Hammermills have long been used for grinding or comminution of materials. Typically hammermills consist of a rotor mounted on a solid through rotor shaft inside a housing. A material inlet is generally located at the top of the housing with one or more material outlets located near the bottom of the housing. The rotor includes a solid through drive shaft and rows of hammers which are normally flat steel blades or bars. A steel rod or pin pivotably connects the hammer to the rotor. The rotor is mounted inside a typically teardrop shaped enclosure, commonly known as a grinding or working chamber, which is comprised of a cutting plate mounted on either side of the material inlet for reversible hammermills. Reversible hammermills are capable of rotation in either direction, a feature which provides for increased life for the hammers, cutting plates and screen plates. The known cutting plates are comprised of a upper linear section connected with a convex radiused section and do not allow particles to escape.
Downstream of the cutting plate, the interior of the working chamber is defined by curved screen plates. The screen opening diameter is selected to match the desired particle size. Generally, material at or below an intended size limit exit the chamber through the screens while material above the size limit continue to be reduced by the rotating hammers.
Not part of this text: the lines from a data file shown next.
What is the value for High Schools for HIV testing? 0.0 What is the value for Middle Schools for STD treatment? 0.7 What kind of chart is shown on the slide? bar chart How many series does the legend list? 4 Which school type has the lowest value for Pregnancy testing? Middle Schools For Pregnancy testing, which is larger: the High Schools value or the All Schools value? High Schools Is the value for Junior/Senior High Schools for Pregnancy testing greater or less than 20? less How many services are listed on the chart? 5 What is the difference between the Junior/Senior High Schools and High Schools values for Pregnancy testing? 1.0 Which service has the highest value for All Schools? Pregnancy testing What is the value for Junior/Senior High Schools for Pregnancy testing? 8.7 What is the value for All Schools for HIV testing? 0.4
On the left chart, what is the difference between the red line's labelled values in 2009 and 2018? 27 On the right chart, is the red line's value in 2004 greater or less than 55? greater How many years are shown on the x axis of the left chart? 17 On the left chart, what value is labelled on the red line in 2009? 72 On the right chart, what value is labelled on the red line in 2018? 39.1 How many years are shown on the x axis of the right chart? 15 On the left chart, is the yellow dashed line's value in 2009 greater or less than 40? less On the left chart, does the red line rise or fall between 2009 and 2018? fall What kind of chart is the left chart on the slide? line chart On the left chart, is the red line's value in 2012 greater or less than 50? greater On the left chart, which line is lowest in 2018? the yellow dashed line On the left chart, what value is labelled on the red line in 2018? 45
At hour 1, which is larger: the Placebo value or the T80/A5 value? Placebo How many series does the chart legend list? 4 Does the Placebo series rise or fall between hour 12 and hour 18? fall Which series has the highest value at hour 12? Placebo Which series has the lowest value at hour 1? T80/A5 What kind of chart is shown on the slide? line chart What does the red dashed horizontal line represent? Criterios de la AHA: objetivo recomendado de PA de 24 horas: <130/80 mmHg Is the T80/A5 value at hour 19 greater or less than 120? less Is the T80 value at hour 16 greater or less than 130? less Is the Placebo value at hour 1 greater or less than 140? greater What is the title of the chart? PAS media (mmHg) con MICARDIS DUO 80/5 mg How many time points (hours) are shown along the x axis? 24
Current hammermill rotor designs consist of a solid through rotor shaft which supports a number of cylindrical head disks. The head disks are keyed to the shaft and are spaced along the shaft with ring type spacers, often squeeze collars or the equivalent are employed. The head disks and spacers are held together on the rotor shaft by using bearing locknuts which are positioned on the threaded ends of the rotor shaft. These nuts are then tightened to take the clearance out between the disks and the spacers.
The disks structurally support a number of hammer pins radially around the solid rotor shaft. The swinging hammers are mounted on the hammer pins. The disks structurally support the hammer pins from the centrifugal forces generated by the rotation of the rotor which typically rotates over a range of 1500 to 3600 rpm. The disks also transmit the torque from the rotor shaft to the hammer pins; required to power the hammers through their impact against the product being processed in the hammermill.
In operation, the material to be reduced is fed into the material inlet and is directed toward the rotating hammers. The material is initially impacted by the hammers, which may cause some material reduction. The material is then flung from the hammer face against the cutting plates resulting in a primary reduction of material. After the material impacts the cutting plate, from which there is typically no outlet, the material is either flung back toward the rotating hammers or continues downstream between the hammer tip and the cutting plate until the screen plates are reached.
Ultimately, the particles encounter the openings of the screen plates. Here, the particles that are small enough begin to exit through the screen openings. The remaining particles impact the leading edge of the screen openings and are deflected up into the hammers' path. The rotating hammers continue to pulverize the material downstream of the cutting plate, moving it along the surface of the screens which define the circumference of the working chamber, causing gradual diminution of the material. Ultimately, the material is ground finely enough to permit it to flow out through the screens.
While the solid rotor shaft hammermill design as described above has been generally accepted and is widely used, there is a constant need and desire to increase the efficiency of the devices. Increasing efficiency will allow operation of the hammermill with decreased power consumption while increasing the capacity of the machine.
The present invention accomplishes these goals.